De Oro Devices, a Cal Poly student-run company, has raised $150,000 since participating in the 2018 SLO HotHouse Accelerator Program to get their medical device on the market by 2020.
The device, called Gaitway, helps Parkinson’s disease patients with a common symptom called freezing of gait. According to Parkinson’s Foundation, freezing of gait causes patients to feel like they cannot walk or move due to a lack of connection between the body and the brain.
De Oro Devices Chief Executive Officer Sidney Collin, a biomedical engineering senior, began working on Gaitway as a project for the Cal Poly Quality of Life Plus club. The goal was to help a local veteran with Parkinson’s disease find a solution for freezing of gait.
“The reason that it turned into a company was because I realized there were so many more people that needed this device,” Collin said.
Collin and the De Oro team — business administration senior Adam Schwartz and co-founder and biochemistry senior William Thompson — worked to find a way to reestablish the connection between the body and brain, allowing patients to walk again.
“We took the most effective audio and visual cues and combined [them] into one single device that can attach onto any cane or a walker,” Collin said.
De Oro Devices was chosen by Cal Poly’s Center for Innovation and Entrepreneurship as one of eight startup companies to participate in the HotHouse Accelerator Program that took place over the summer.
Each company received $10,000 in funding, access to mentors and office space at the HotHouse located in downtown San Luis Obispo.
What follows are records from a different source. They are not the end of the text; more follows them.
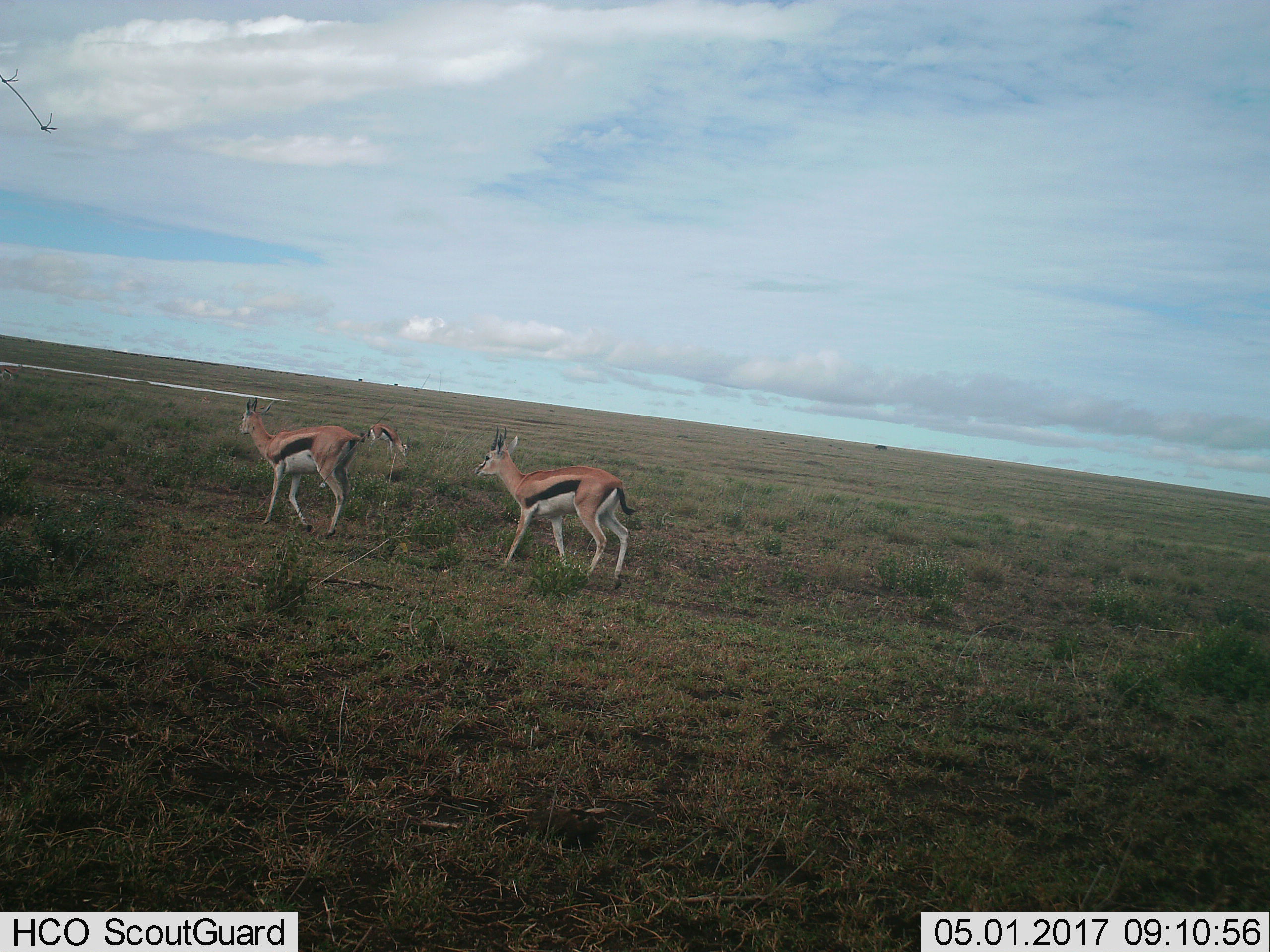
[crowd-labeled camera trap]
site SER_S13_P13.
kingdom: Animalia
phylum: Chordata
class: Mammalia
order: Artiodactyla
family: Bovidae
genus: Eudorcas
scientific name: Eudorcas thomsonii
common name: thomson's gazelle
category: gazellethomsons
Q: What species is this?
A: Gazellethomsons (thomson's gazelle) (Eudorcas thomsonii).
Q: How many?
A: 3.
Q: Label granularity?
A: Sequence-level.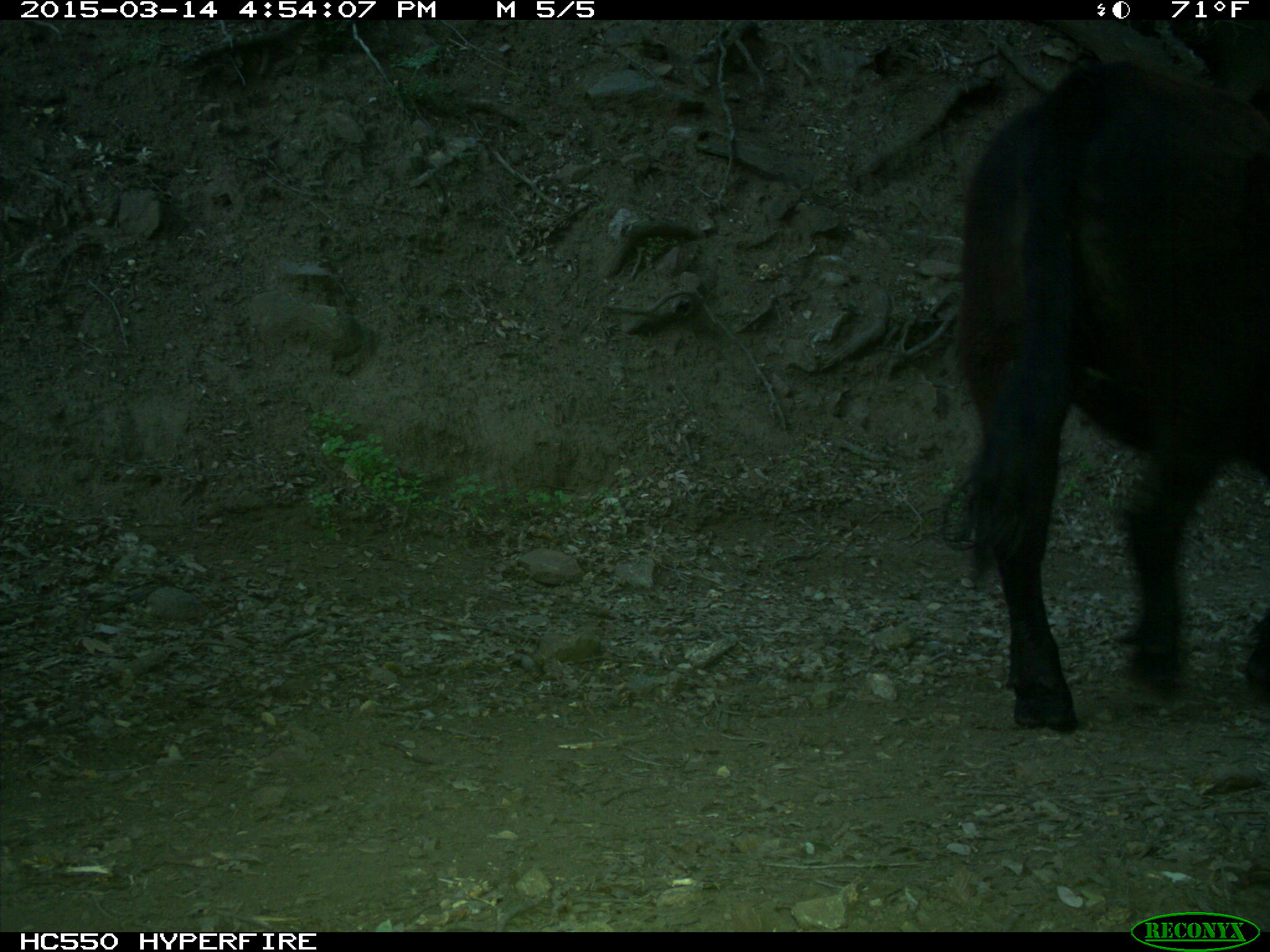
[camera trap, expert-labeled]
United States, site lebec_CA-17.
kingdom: Animalia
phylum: Chordata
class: Mammalia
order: Artiodactyla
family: Bovidae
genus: Bos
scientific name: Bos taurus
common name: domestic cow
De Oro Devices received funding from four investors on Demo Day, the final day of the Accelerator program.
The company continues to fundraise and develop its product. Its next step is moving the prototype out to local patients for feedback. Gaitway is the first device in a line of products to help improve quality of life.
“There are so many people who are having their independence taken away from them because they don’t have a way to be able to walk by themselves,” Collin said. “I just realized no one else is going to do this, so I will.”